What is the expected value of our estimator?

Well, using the law of iterated expectations, the expectation of a conditional expectation is the same as the unconditional expectation.

And using this property, by moving this Theta to the other side, what we obtain is that the estimation error has an expectation of 0.

So this tells us that the estimation error, on the average, is equal to 0, which is good news.

In fact, something stronger is true.

Not just the overall average of the estimation error is 0, but even if you condition on a particular measurement, still the conditional expectation of your estimation error is going to be equal to 0.

Let us derive this relation.

We’re looking at the expected value of Theta tilde, which is Theta hat minus Theta, conditional on a value of X.

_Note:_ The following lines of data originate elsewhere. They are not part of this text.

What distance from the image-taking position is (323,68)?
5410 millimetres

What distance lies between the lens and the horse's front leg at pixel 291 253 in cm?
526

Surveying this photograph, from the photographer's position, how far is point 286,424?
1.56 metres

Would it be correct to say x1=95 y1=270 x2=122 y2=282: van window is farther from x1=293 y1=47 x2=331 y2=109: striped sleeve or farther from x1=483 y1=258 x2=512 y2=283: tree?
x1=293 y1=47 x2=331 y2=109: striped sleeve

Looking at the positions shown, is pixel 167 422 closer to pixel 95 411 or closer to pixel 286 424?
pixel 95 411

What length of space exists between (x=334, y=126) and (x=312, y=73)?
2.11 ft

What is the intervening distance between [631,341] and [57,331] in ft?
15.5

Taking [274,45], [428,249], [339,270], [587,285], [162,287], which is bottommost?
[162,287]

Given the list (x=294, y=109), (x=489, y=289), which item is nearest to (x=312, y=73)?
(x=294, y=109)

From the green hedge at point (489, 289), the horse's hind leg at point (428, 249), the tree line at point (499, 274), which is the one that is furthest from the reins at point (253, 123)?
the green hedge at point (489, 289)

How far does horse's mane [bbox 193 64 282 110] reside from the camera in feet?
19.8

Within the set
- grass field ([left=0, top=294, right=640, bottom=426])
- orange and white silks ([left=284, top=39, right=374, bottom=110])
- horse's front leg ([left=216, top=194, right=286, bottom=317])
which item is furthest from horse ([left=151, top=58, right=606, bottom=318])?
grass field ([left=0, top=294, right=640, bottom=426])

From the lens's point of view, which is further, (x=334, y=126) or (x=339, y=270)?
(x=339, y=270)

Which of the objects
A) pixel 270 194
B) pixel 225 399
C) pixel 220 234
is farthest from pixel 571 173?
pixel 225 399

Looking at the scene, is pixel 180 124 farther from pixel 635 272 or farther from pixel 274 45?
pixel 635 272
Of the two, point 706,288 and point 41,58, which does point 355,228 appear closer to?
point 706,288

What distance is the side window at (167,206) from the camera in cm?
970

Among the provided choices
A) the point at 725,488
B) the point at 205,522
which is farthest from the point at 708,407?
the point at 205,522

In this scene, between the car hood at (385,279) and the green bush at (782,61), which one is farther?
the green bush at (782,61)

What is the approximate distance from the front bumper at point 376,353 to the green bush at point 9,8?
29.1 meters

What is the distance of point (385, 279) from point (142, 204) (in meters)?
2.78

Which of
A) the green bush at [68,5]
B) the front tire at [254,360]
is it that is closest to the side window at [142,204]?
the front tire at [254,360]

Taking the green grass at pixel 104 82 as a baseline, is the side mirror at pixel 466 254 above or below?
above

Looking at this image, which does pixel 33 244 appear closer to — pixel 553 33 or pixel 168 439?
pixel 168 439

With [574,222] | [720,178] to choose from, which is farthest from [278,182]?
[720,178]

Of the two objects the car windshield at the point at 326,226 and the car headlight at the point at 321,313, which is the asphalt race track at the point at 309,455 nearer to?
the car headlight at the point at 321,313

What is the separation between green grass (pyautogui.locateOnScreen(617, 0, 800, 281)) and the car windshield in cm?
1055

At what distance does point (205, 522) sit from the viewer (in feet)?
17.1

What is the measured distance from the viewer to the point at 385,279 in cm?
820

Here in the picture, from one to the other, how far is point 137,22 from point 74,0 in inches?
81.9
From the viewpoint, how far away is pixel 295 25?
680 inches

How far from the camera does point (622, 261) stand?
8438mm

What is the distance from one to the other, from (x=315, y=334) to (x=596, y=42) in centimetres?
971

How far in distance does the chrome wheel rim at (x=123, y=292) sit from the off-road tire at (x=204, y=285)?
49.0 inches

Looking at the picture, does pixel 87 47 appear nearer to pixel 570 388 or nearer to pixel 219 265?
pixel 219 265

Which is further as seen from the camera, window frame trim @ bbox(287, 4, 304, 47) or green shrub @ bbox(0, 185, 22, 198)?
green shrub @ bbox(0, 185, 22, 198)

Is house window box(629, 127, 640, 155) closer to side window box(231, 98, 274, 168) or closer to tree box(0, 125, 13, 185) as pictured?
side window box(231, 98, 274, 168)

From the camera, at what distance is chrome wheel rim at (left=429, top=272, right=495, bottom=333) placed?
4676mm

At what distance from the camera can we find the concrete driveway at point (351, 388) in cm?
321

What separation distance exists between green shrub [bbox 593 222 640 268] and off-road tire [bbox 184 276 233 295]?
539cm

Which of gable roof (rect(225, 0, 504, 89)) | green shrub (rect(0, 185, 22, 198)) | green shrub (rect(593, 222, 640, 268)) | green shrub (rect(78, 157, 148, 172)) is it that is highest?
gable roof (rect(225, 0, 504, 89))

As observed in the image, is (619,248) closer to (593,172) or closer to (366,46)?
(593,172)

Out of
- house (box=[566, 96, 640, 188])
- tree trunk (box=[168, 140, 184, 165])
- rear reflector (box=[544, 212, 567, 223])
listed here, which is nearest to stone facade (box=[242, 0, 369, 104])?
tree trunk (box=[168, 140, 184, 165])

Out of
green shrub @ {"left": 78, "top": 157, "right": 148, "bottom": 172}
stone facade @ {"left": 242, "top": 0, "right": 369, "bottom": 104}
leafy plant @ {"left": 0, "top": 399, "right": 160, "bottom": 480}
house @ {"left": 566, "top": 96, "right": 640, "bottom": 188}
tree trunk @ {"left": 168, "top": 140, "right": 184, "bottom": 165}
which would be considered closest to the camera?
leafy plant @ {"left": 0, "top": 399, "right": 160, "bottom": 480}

Now, if I tell you the value of X, then the estimator is completely determined– there’s no uncertainty about it– so the expectation of Theta hat, in this conditional universe, is just Theta hat itself.

And we’re left with the second term, but the second term is also Theta hat, and therefore we obtain a difference of 0.

Let us now move to a slightly more complicated question.

What is the covariance between the estimation error and the estimate?

We will calculate the covariance as follows.

It is the expected value of the product of the two random variables that we are interested in, minus the product of their expectations.

Now, we already calculated that the expected value of the estimation error is equal to 0, and therefore, this term here disappears.

This term is equal to 0.

So we now need to calculate the first term.

This may seem difficult, but conditioning is always a great trick, so let’s do that.

Let us start by calculating the conditional expectation of this product.

As before, in the conditional universe, where we’re told the value of X, the value of Theta hat is known.

It is becoming a constant, so it can be pulled outside the expectation.

But then we can apply the fact that we established earlier that this term is 0, and therefore, we obtain a 0 here.

Now, the expected value of a random variable is the same as the expected value of the conditional expectation.

This is, again, the law of iterated expectations.

Since the conditional expectation is 0, when we apply the law of iterated expectations to this quantity, we also obtain a 0.

Therefore, this term is 0 as well, and we have established what we wanted to show.

Using this fact, now we can figure out that the following is true.

We write the random variable Theta as the sum of Theta hat minus Theta tilde.

This comes simply from this definition here, by just moving Theta to this side, and Theta tilde to the other side.

So Theta is the difference of two random variables, and these two random variables have 0 covariance.

When two random variables have 0 covariance, then the variance of their sum, or of their difference, is the sum of the variances.

And this leads us to this relation– that the variance of our random variable can be decomposed into two pieces.

One of them is the variance of the estimator, and the other is the variance of the estimation error.

This is an interesting fact.

It can actually be derived in a different way, as well.

It is just a manifestation of the law of total variances, but hidden in somewhat different notation.

And this concludes our discussion of theoretical properties of the estimation error.

Unfortunately we will not have the opportunity to use them in any interesting ways.

On the other hand, they are a foundational piece for the more general theory of least-squares estimation.

If you try to develop it in a more sophisticated and more deep way, it turns out that these properties are cornerstones of that theory.